The Bedford-Stuyvesant Restoration Corporation has unveiled its plans to revamp Restoration Plaza as the “Restoration Innovation Campus,” an 84,000-square-foot multi-use development dedicated to serving the community’s needs and closing the ever-expanding wealth gap in the rapidly-gentrifying nabe.
Designed by architect Sir David Adjaye in partnership with the local community by way of a series of meetings in 2019, the development at Fulton Street’s Restoration Plaza will expand the plaza’s cultural center and the Billie Holiday Theatre and add new public open space. Two commercial buildings will be home to offices for existing tenants, plus “private, nonprofit and government partners committed to disrupting the racial wealth gap.”
“Central Brooklyn is a microcosm of racial inequities reflected nationwide across our cities,” said Blondel Pinnock, President & CEO of Restoration, in a statement. “With its focus on Black wealth creation, the Innovation Campus offers a new, replicable model for closing the wealth gap in communities across the United States.
Restoration has helped to boost locals out of poverty and create local opportunities for more than half a century, Pinnock added, but the “staggering” wealth gap in the U.S. requires a “bold, new approach.”
According to the Federal Reserve, the average Black and Hispanic or Latino household in the U.S. earns about half as the average white household — and holds much less net wealth. Driven by decades of discriminatory policies, Black Americans have lower rates of homeownership and hold fewer assets than white Americans, and Black New Yorkers in particular are underrepresented in high-paying jobs in the city and are often paid less than their white colleagues in the same position. The Treasury has noted that the wealth gap will only grow if current conditions hold.
The racial wealth gap in Brooklyn is between $40 and $50 billion, according to Restoration, and longtime Brooklyn residents — especially people of color – have largely been excluded from the borough’s huge economic booms.
“While Bed-Stuy has long served as one of the cradles of African American culture, it is also a testament to the systemic obstacles Black Americans face nationwide,” said Colvin Grannum, senior advisor and former president of Restoration. “With Innovation Campus, we’re shining a spotlight on the rising racial wealth gap, and offering a replicable, self-funding model for Black communities across the country to close the gap and build wealth locally.”

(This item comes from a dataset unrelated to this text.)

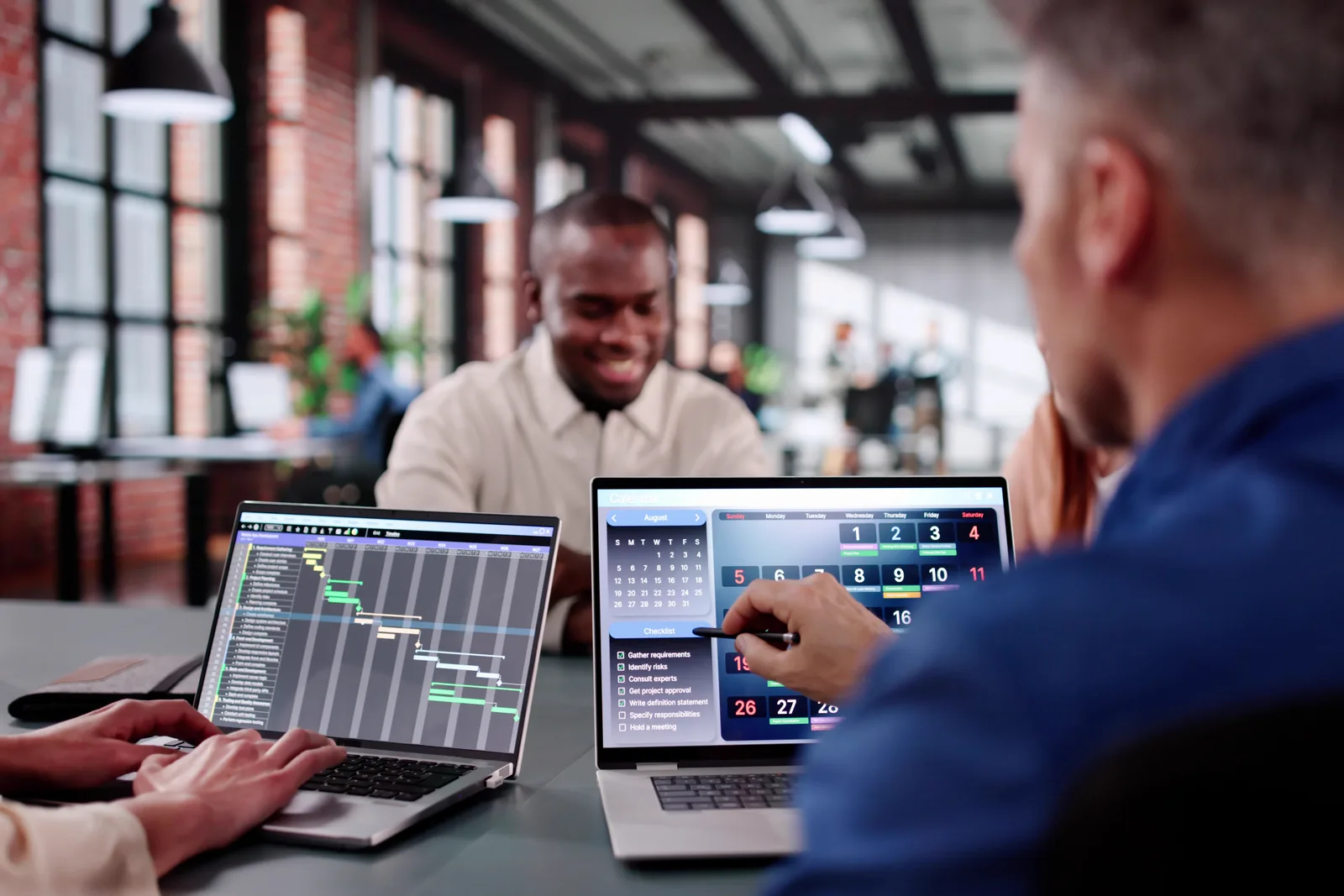 Software team reviewing an electrical job estimate and panel schedule together at a laptop in their office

Innovation Campus will allow Restoration to expand its financial programs — like their Software Engineering Fellowship, Business Center, and Center for Personal Financial Health. New, larger offices mean those programs will be able to serve more people and provide more services. The development also includes 190,000 square feet of new retail space, expected to create new and well-paid jobs.
During the community visioning process, Bed-Stuy residents said they wanted more job and educational opportunities and “mission-aligned retail,” but their top request was building on the existing arts programs.

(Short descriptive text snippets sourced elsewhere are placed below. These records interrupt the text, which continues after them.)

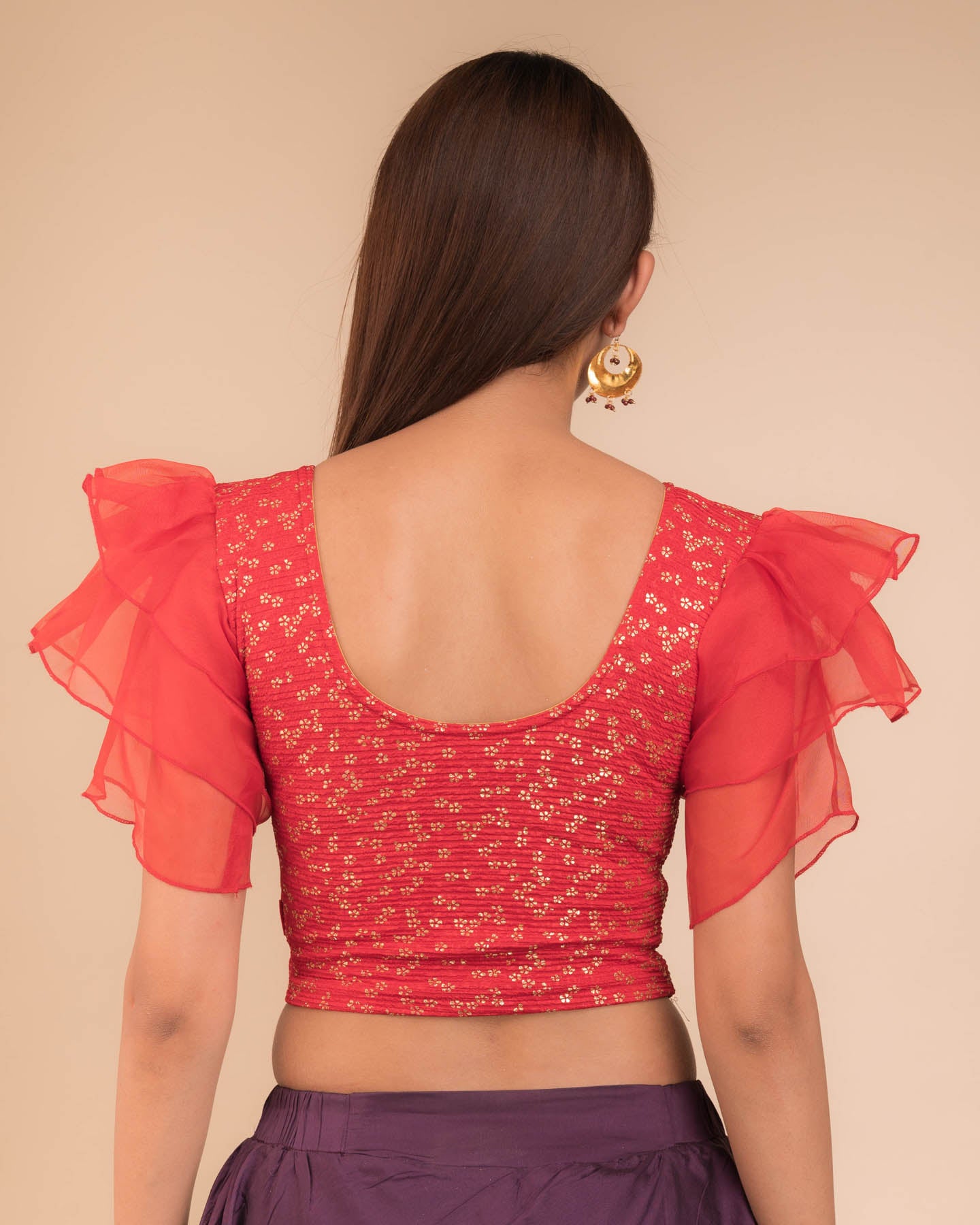 Rear view showcasing the layered ruffle sleeve design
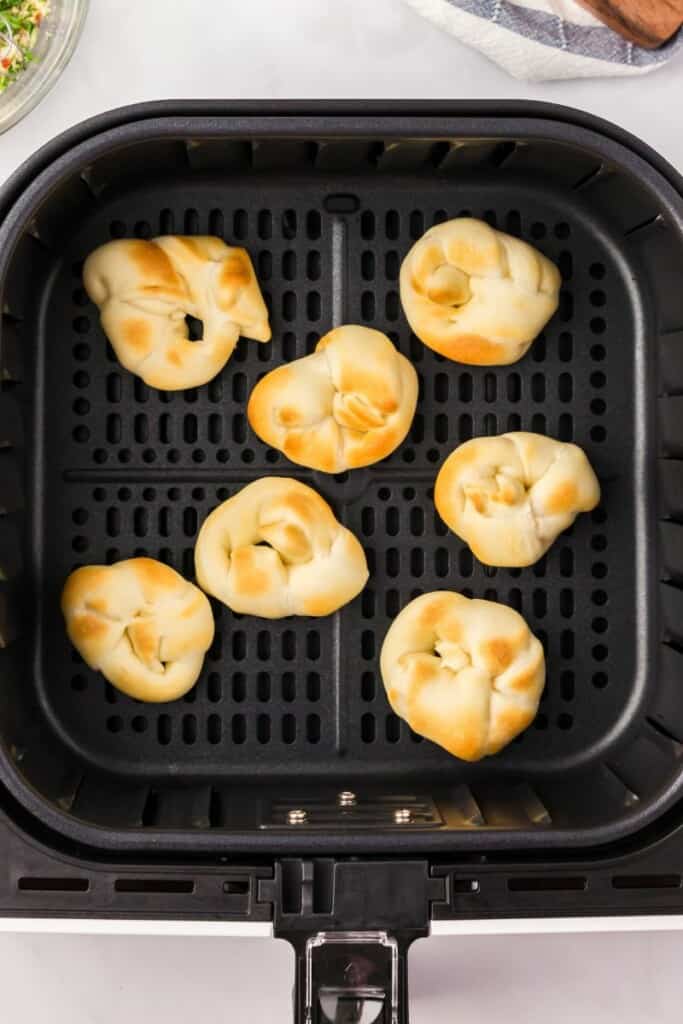 Garlic knots resting in a black air fryer basket.
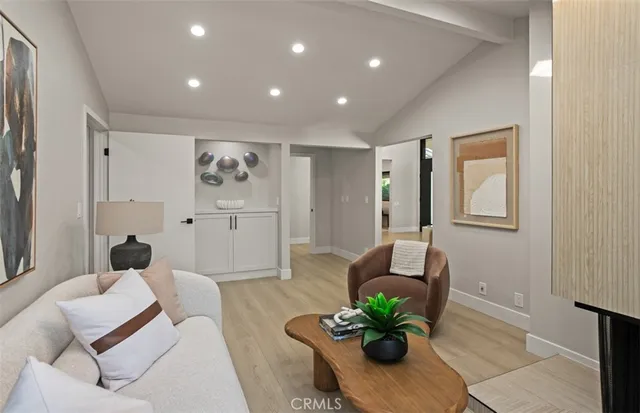 a living room with furniture and a potted plant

In response, the campus will revamp the Cultural Center as a “state-of-the-art hub” for the arts and for young cultural leaders. Together with the upgraded Billie Holiday Theatre, the facility will be equipped to host a range of performances and arts education programs. The org also plans to create new partnerships with companies who move their offices into the development to offer skills training and job placements for Bed-Stuy residents.
“The design of Innovation Campus taps into Bed-Stuy’s vibrant culture to create a place-based model to disrupt the racial wealth gap,” said Adjaye. “Based on extensive community engagement sessions, the design scheme prioritizes the public realm and ensures dedicated space for collaboration between mission aligned partners. We look forward to seeing the campus become a reality and model for others as Restoration moves the transformative plan forward.”

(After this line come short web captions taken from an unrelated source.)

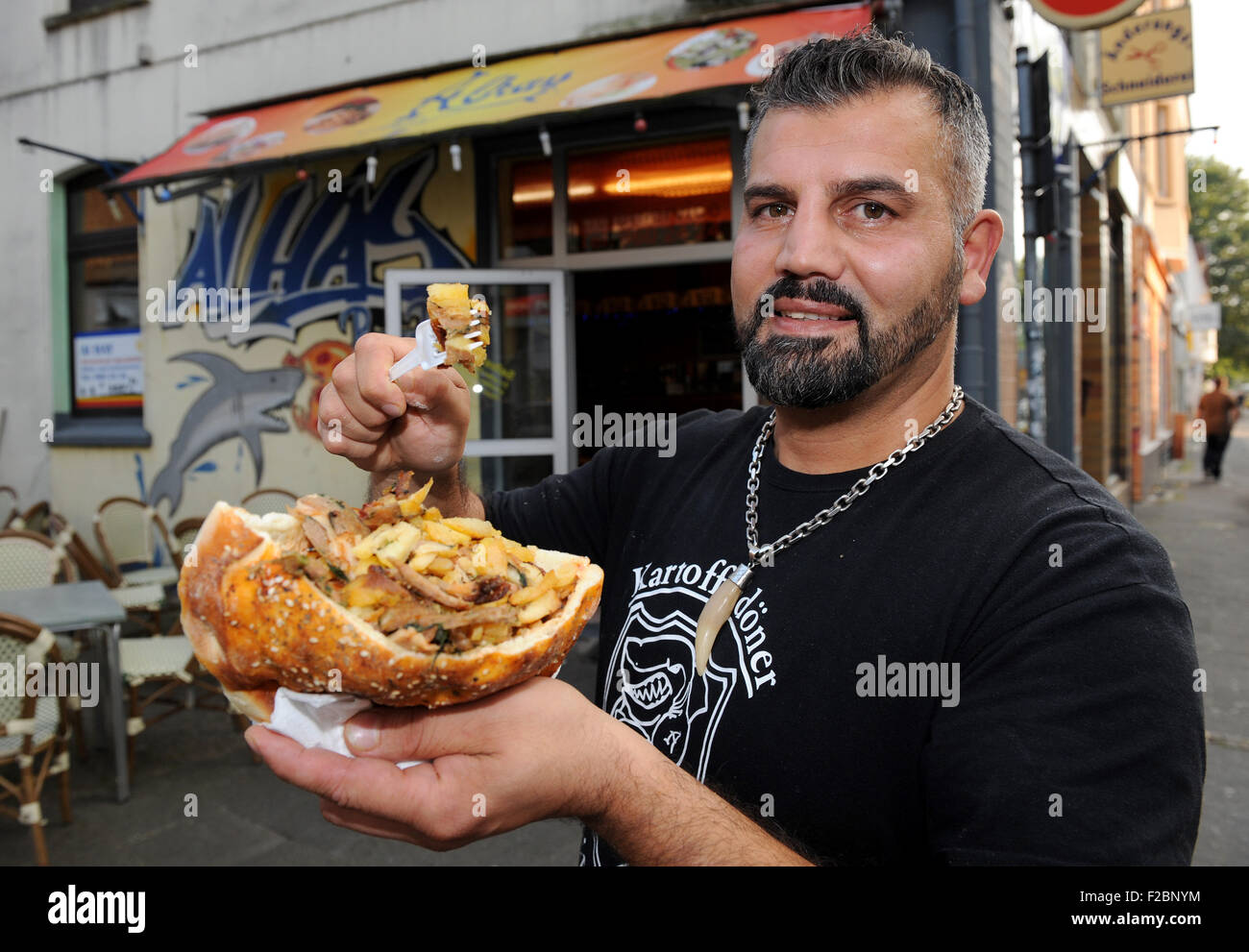 Oldenburg, Deutschland. 11. September, 2015. Libanesische Küche Stall Besitzer Hani Alhay präsentiert seine Kartoffel Döner vor seiner Garküche in Oldenburg, Deutschland, 11. September 2015. Inspiriert durch ein Plakat der islamfeindlichen Gruppe "Pegida", die "Kartoffel Statt Döner" liest ("Kartoffeln statt Döner"), Alhay erstellt einen Döner mit Fleisch und Kartoffeln. Foto: Ingo Wagner/Dpa/Alamy Live News Stockfoto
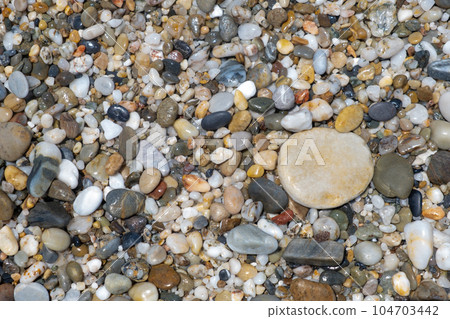 Crushed stone on the seashore. Selective focus on object. The stones were laid on the ground in the garden as a background. Background blur. Pebble stones background. Crushed stone on the seashore. Selective focus on object. The stones were laid on the ground in the garden as a background. Background blur. Pebble stones background. 104703442
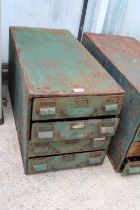 A VINTAGE METAL FOUR DRAWER CABINET WITH INDIVIUAL INTERNAL SECTIONS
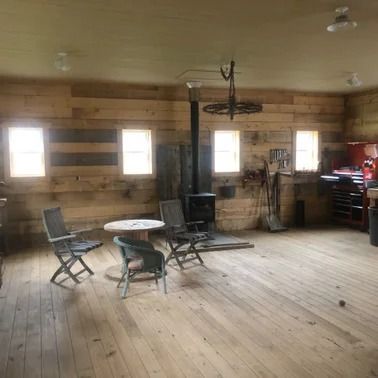 Wooden-walled interior with wood stove, three windows, two folding chairs, a small table, and a light-colored wooden floor.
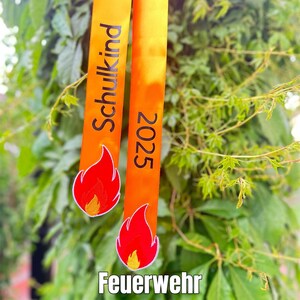 Könnte beinhalten: Zwei orangefarbene Bänder mit den Aufschriften "Schulkind" und "2025", verziert mit gestickten Flammenmotiven. Die Bänder sind vor einem Hintergrund aus grünem Laub angeordnet, mit dem Text "Feuerwehr Schultüten Schleife" am unteren Rand.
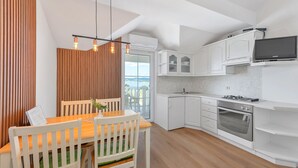 A modern kitchen with white cabinets, a built-in oven, and a TV mounted above the counter.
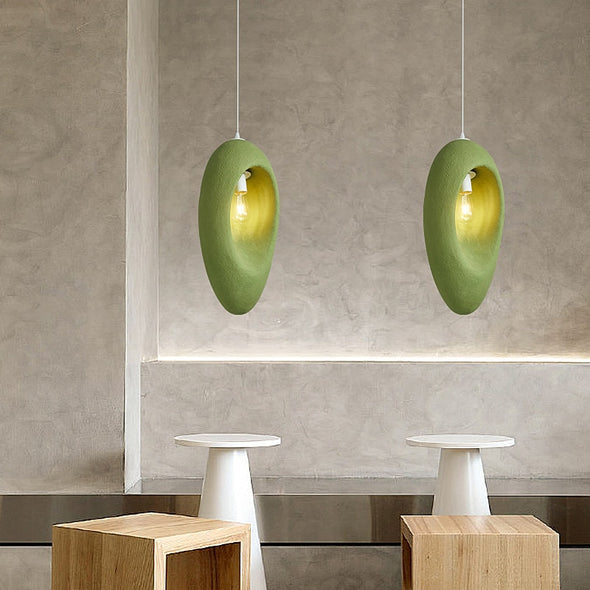 Designer pendant light with carved shade joannes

Founded in 1967 under the direction of then-senator Robert F. Kennedy’s “Special Impact Program,” Restoration was the country’s first community development corporation. In 1968, it moved into the old Sheffield Farms milk bottling plant on Fulton Street — which was shortly thereafter renovated into today’s Restoration Plaza – and set to work establishing new programs and public-private partnerships to build new housing, support small businesses and local schools, and more. According to Restoration’s website, the org has attracted more than $500 million in investments in Central Brooklyn.
In 2019, Restoration announced a five-year plan to reassess and “redefine its role for the 21st century,” including a large-scale revamp of the Plaza.